Five S&P 500 Stocks With the Most Downside Risk

S&P 500

The stock market is in the midst of a pull back. Formal definitions of bear market markets require waiting for major market averages to decline by at least 20% before the official status of the market can be changed.

For at least some investors, this formal definition might seem insufficient. After all, they will have lost 20% or more of their portfolio before they recognize the obvious situation which is that stocks are falling.

However, there is no way to know precisely whether stocks will rise or fall in the future. That means there is no other way to know whether or not a decline is a pull back, a correction or a bear market until the decline has reached the predefined milestones.

But, Caution May Be Advisable

Whether we are in a bear market or not, it could be prudent for investors to exercise caution. One way to do that is to be sure they are not holding the riskiest stocks.

There are a number of ways risks could be defined in the stock market. We chose a quantitative approach. We defined the riskiest stocks as those with cash flow growth that is below average, who are overvalued based on the EV/EBITDA ratio and whose stock prices have lagged the broad market over the past six months.

Before identifying stocks that are vulnerable in a bear market, let’s look at why we selected those three factors.

Cash flow is the lifeline of a company. Without sufficient cash flow a company will be unable to maintain operations. Even if cash flow supports operations, it might not be enough to allow for the company to invest in operations. Or, it might not be enough to permit management to reward share holders with dividend increases or share buy backs.

Because cash flow is so important, it can be considered the most important fundamental measure of a company.

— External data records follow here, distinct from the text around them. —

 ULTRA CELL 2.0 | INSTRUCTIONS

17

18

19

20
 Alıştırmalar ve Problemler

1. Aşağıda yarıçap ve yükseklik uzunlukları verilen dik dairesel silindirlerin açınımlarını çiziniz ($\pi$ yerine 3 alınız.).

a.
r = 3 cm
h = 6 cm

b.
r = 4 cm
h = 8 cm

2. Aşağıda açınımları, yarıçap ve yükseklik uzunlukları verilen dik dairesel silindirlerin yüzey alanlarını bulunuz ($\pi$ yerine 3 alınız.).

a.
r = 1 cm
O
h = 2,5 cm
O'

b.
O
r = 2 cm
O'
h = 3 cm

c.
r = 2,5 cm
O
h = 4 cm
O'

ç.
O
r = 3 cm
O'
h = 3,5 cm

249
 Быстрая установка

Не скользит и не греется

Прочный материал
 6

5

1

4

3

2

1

EV/EBITDA is the enterprise value (EV) to earnings before interest, taxes, depreciation and amortization (EBITDA) ratio. It includes a great deal of information and could be among the best ways to measure value.

At least that was the conclusion the authors of an upcoming paper reached. Two researchers and money managers, Wesley Gray and Jack Vogel, will be publishing “Analyzing Valuation Measures: A Performance Horse-Race Over the Past 40 Years” in the Journal of Portfolio Management.

They have already shared their results in a book, Quantitative Value. In the book, they found that the EV/EBITDA has historically been the best performing metric and outperforms many investor favorites including the price to earnings (P/E) ratio and the price to sales (P/S) ratio.

Their study looked at the period from July 1, 1971 until December 31, 2010. Some results are summarized below.

average annual return

Digging Deeper Into Valuation

One reason the EV/EBITDA ratio may not be as popular as other tools is because it does involve more research to calculate.

The enterprise value of a company is a comprehensive measure of its market value. To calculate EV, you start with a company’s stock market capitalization (the number of shares times the market price). You then add the total amount of debt the company issued at current market value and subtract the amount of cash and cash equivalents they have on the balance sheet.


This would represent the total cost of acquiring a company since a new owner would be acquiring the debt as well as the equity. Cash is subtracted in the calculation because it could be used to, at least partially, finance the purchase.

EBITDA is found by adding the expenses associated with interest, taxes, depreciation and amortization to the amount of net income.

EBITDA shows the performance of a company independent of the performance of its decisions related to taxes and capital structure. Earnings, for example, are reduced in some companies through tax strategies or by issuing debt to fund growth. EBITDA neutralizes the effect of those actions.

This ratio is available at a number of sites, including popular research sites like Yahoo and Google.

This ratio is used in practice like any other valuation metric. Low values are generally considered to be better than higher values.

This means that if you are comparing possible investment opportunities, it can be best to consider the one with the lowest EV/EBITDA ratio as long as the opportunities are in the same industry.

Finally, we used the stock price as a filter for a company’s prospects. If the stock price fails to keep up with the market, investors has a group have a dim view of the company’s prospects. That is especially important right now as the market appears to be vulnerable to a steep sell off.

Putting It All Together

We searched for the weakest stocks in the S&P 500 Index and this screen identified five:

  • Brighthouse Financial Inc (Nasdaq: BHF)
  • E*TRADE Financial Corp (Nasdaq: ETFC)
  • Jefferies Financial Group Inc (NYSE: JEF)
  • Macerich Co (NYSE: MAC)
  • Monster Beverage Corp (Nasdaq: MNST)

One way investors can use this information is to avoid these stocks or to sell their positions in these stocks if they own them.

Another way to use this information is as a trading strategy. Investors could buy put options on these stocks to potentially benefit from declines in these companies.

A put option provides buyers the right, but not the obligation, to sell 100 shares of the stock at a predetermined price for a predetermined amount of time. The maximum loss when buying puts is the amount of money required to open the trade in a cash account.

If the stocks decline, the put options should increase in value, delivering a profit in a declining market. This could be useful to investors looking to offset losses in core holdings or seeking to profit from the market weakness.

Now is an ideal time to develop and implement bearish trading strategies. Waiting for the official beginning of the bear market will require suffering significant losses. Acting before then could create profit opportunities for investors.